Daisy se quedó mirándolo. La aliviaba saber que no estaba casado, pero… ¿No quería casarse? ¿Ni siquiera en un futuro? Inspiró profundamente y le dijo:

–Es que sé tan poco de ti… No me has dicho dónde trabajas. Ni me has llevado a tu casa. Y no he conocido a tu familia, ni a tus amigos.

Él apartó las sábanas y se bajó de la cama. Se agachó para recoger su ropa y empezó a vestirse sin decir nada. Cuando finalmente se volvió hacia ella, le preguntó mientras se abrochaba la camisa:

–¿De verdad quieres ver dónde vivo? ¿Tanto importa?

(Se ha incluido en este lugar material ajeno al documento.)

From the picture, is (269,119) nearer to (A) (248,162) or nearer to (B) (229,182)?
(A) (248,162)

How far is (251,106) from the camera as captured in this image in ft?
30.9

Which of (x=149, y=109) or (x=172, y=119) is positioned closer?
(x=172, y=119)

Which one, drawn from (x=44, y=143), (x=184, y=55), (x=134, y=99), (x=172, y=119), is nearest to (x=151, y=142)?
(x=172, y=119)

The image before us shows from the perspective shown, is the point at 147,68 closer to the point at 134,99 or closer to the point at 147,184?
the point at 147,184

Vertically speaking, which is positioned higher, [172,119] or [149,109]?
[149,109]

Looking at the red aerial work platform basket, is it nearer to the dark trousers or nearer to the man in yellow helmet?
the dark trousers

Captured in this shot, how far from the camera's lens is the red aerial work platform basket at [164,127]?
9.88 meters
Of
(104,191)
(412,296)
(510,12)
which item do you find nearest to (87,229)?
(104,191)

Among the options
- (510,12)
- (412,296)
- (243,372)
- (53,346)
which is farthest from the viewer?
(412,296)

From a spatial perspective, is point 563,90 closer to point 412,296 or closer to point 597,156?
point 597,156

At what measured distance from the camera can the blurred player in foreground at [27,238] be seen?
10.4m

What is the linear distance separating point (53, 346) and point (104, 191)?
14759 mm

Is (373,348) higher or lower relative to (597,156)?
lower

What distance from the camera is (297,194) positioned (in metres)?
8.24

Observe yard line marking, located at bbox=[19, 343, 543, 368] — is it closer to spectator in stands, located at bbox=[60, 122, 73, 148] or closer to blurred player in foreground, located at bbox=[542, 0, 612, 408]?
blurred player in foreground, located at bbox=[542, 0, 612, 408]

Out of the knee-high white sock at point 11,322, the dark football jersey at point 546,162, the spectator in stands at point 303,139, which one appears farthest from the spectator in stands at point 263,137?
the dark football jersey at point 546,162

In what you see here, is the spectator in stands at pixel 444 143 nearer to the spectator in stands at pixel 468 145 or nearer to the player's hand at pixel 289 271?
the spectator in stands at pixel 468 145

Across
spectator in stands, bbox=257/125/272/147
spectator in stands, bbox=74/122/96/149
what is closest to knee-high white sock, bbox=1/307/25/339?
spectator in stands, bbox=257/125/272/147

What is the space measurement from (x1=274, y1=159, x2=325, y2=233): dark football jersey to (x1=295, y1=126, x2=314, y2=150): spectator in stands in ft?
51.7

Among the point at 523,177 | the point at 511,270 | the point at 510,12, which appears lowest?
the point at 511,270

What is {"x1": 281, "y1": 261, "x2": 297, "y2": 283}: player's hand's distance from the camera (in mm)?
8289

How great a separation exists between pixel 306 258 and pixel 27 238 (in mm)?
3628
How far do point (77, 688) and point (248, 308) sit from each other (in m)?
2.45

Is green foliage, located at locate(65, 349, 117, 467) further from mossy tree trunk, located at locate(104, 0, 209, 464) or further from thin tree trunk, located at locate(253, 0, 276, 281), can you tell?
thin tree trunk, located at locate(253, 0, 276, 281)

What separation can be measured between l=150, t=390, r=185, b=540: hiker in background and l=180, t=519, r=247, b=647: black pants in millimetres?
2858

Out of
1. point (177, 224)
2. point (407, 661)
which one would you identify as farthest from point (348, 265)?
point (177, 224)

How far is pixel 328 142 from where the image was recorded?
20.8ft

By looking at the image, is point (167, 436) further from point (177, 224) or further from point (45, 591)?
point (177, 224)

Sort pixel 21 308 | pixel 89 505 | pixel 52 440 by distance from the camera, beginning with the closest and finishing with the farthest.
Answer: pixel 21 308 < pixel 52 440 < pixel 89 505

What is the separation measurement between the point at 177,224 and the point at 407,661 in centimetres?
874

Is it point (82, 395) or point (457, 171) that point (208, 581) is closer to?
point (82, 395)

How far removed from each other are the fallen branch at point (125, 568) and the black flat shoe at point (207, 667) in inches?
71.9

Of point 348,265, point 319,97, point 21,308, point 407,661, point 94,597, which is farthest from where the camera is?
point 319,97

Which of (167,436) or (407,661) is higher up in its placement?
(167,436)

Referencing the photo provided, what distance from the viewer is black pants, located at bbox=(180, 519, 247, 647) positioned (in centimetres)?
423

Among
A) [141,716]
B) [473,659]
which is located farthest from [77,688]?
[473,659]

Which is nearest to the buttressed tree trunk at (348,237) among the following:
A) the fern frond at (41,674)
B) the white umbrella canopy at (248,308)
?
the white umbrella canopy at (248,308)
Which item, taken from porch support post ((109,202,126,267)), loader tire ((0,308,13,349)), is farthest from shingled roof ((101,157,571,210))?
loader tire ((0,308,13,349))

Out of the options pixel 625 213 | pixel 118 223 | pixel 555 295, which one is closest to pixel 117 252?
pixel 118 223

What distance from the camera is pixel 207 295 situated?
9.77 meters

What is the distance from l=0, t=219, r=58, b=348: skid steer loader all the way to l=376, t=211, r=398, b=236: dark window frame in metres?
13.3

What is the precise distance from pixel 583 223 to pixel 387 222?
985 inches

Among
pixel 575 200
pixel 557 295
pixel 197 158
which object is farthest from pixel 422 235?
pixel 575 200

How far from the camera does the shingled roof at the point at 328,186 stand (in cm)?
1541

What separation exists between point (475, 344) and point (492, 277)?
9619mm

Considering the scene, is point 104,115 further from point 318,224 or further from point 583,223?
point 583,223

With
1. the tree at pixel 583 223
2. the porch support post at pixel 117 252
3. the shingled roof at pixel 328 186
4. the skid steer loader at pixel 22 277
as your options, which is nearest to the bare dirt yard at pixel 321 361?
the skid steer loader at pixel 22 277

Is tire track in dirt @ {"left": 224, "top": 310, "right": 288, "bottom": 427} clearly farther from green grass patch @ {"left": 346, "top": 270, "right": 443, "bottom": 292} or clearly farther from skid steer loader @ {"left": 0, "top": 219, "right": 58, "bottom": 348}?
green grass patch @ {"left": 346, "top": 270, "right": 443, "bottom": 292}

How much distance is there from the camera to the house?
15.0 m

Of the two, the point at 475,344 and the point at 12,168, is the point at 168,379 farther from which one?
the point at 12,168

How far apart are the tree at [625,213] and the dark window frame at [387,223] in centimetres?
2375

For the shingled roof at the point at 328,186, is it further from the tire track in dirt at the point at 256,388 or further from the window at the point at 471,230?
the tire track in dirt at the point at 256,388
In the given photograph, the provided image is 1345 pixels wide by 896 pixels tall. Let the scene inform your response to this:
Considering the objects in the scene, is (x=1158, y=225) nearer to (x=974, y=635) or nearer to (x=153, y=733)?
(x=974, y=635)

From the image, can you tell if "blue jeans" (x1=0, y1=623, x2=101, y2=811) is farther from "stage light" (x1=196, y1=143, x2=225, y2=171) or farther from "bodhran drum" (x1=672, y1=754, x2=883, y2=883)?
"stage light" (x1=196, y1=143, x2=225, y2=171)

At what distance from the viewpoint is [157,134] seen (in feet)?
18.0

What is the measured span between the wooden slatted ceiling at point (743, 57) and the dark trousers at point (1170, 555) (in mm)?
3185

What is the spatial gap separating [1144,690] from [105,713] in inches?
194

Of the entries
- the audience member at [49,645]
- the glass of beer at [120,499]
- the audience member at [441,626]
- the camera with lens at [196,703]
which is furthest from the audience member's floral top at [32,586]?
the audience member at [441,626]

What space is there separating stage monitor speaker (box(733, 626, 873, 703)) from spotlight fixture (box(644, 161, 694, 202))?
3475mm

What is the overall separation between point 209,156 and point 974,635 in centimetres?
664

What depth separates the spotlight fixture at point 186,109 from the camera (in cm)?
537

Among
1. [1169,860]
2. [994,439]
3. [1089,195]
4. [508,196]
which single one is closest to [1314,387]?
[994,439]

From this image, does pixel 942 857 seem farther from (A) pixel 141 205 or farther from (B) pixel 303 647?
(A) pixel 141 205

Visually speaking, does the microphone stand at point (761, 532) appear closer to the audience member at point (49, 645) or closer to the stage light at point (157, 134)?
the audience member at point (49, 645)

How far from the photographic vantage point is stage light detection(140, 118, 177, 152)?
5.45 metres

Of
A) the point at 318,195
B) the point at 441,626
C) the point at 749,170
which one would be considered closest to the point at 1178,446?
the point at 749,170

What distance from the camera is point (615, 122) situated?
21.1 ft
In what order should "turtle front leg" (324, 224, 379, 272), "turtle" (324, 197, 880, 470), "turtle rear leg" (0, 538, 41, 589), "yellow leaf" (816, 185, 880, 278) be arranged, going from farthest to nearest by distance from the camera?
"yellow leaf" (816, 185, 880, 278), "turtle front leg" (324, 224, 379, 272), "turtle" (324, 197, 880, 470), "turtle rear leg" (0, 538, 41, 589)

–¡Pues claro que importa! –Daisy se incorporó y, sujetándose la sábana contra el pecho con una mano, señaló con la otra a su alrededor–. ¿Crees que estaría viviendo en un sitio así si el mejor amigo de mi padre no se hubiera apiadado de mí? Si el problema es que vives en un piso pequeño, no tienes por qué avergonzarte. Ni tampoco por tu trabajo, si es que el problema es ese. Sea lo que sea, para mí seguirás siendo perfecto.

Leo, que había acabado de abrocharse la camisa, dejó caer las manos y se quedó mirándola. Fue entonces cuando Daisy tuvo la certeza de que iba a cortar con ella. Lo supo por su expresión sombría y la repentina tirantez de sus sensuales labios.

Desde un principio había sabido que ese día llegaría. Tenía diez años más que ella y era tan sexy y tan atractivo… Ni siquiera acertaba a comprender qué había visto él en ella. ¿Cómo podía un hombre como él sentirse atraído por una insulsa camarera de Brooklyn?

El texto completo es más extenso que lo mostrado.